DWS, City of Tshwane form joint task team to tackle Hammanskraal water issues

29th May 2023 By: Natasha Odendaal - Creamer Media Senior Deputy Editor

The Department of Water and Sanitation (DWS) and the City of Tshwane (CoT) have formed a joint task team to resolve the current water challenges following an outbreak of cholera in Hammanskraal, in Pretoria.

Water and Sanitation Minister Senzo Mchunu and CoT executive mayor Councillor Cilliers Brink agreed on the proposal for a joint project following a meeting on Friday that highlighted the national urgency of dealing with the water and sanitation challenges in the area.

The joint task team will oversee the interventions that are currently being made to solve the problem of depreciating water quality of Temba water treatment works (WTW), as well as an action plan to rehabilitate and upgrade the Rooiwal wastewater treatment works (WWTW) to the required water quality standards.

According to the DWS, it will cost an estimated R6-billion over the next four financial years for the rehabilitation and upgrade of the Rooiwal WWTW and upgrade of the Temba WTW.

As the city does not have the capacity or sufficient funds on its own to address the water and sanitation challenges, the DWS and the CoT will engage the National Treasury to source funds that will supplement the existing funds to ensure the total budget required is secured.

Mchunu, expressing his satisfaction at the agreed proposals, called for both the DWS and CoT to look for one credible model to resolve the problems in Hammanskraal.
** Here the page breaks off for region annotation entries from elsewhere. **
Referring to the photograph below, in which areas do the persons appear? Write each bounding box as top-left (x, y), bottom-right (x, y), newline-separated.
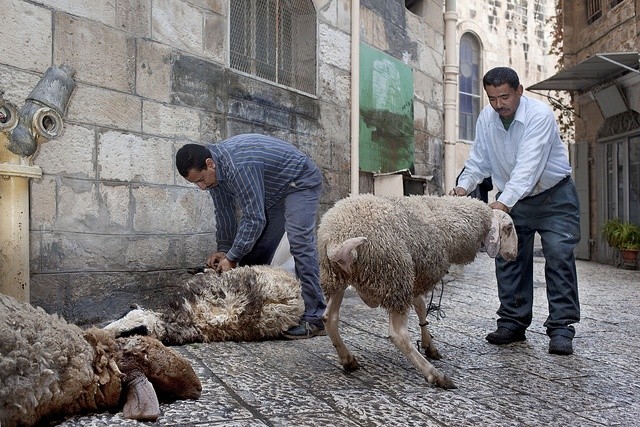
top-left (448, 67), bottom-right (581, 356)
top-left (176, 133), bottom-right (329, 339)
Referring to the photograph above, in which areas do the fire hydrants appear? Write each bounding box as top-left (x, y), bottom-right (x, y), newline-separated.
top-left (0, 64), bottom-right (77, 303)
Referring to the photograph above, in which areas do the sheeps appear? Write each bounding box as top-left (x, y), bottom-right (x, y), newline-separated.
top-left (0, 295), bottom-right (201, 426)
top-left (100, 264), bottom-right (305, 344)
top-left (317, 193), bottom-right (518, 390)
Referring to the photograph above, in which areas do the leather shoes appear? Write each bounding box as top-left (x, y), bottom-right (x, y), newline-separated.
top-left (548, 326), bottom-right (574, 354)
top-left (484, 325), bottom-right (526, 345)
top-left (281, 319), bottom-right (326, 340)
“There are historical problems that have contributed to this cholera outbreak, and today we have agreed to close that chapter and to work on finding solutions. We will be working on the processes of ensuring that the projects get underway, and that includes issues of funding and timeframes allocated to the project. We are fully committed to ensure that Rooiwal WTW is fixed, once and for all,” he assured.

Brink, reiterating the same sentiments, indicated the CoT’s agreement on the proposal for a joint project, and to form a partnership with the DWS to solve the long-standing issue of the under-capacitated Rooiwal WTW.

“We have now reached the end of a long line of failures and excuses, and whatever has failed in the past must be abandoned and has now been replaced by the partnership between the city and the DWS. The city will source additional funding and I believe this is a first step for an end to the failures, excuses and the squabbles of the past,” Brink concluded.